Ирония, звучавшая в голосе Лум-Лума, не доходила до Поджи.
— Я тебе так скажу, Лум-Лум, — серьезно возразил он. — Я тебе скажу насчет кишок и затылка, что я не хирург. Но я считаю, что если тип стоит у тебя поперек жизни, бей его, куда ближе, и не попадайся. Это моя теория!
Меня смешила серьезность, с какой он поучал Лум- Лума. Мне снова стало весело. Я чуть было не рассказал, что вышло с капитаном Персье, но Лум-Лум незаметно толкнул меня локтем и посмотрел строго. Я замолчал.
В нескольких шагах от нас, на заднем дворе, протрещал короткий револьверный выстрел. За ним через минуту последовало еще несколько. Послышалось необычайное, протяжное конское ржанье.
На заднем дворе оказался ветеринарный пункт. Двое здоровенных санитаров и какой-то оглохший и суматошный артиллерист пристреливали больных и раненых лошадей.

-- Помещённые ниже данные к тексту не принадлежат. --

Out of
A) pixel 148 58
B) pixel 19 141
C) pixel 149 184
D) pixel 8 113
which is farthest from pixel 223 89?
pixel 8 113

Несколько туш валялось уже под забором. В углу ждал своей очереди тощий белый конь. Освещенный факелом, он глядел грустными глазами на убитого товарища и зализывал ему кровоточащие ноздри. Время от времени конь тихо ржал, но это было особенное ржание — оно напоминало плач или вой.
Мы ушли за ограду и сели на завалинке. Но стрельба на ветеринарном пункте участилась. Лошади выли. Араб завернул голову в бурнус, чтобы не слышать. Поджи сидел мрачный.
— За что лошади страдают? — сказал он глухим голосом. — Лошадей-то за что убивают? Ведь лошадям война не нужна!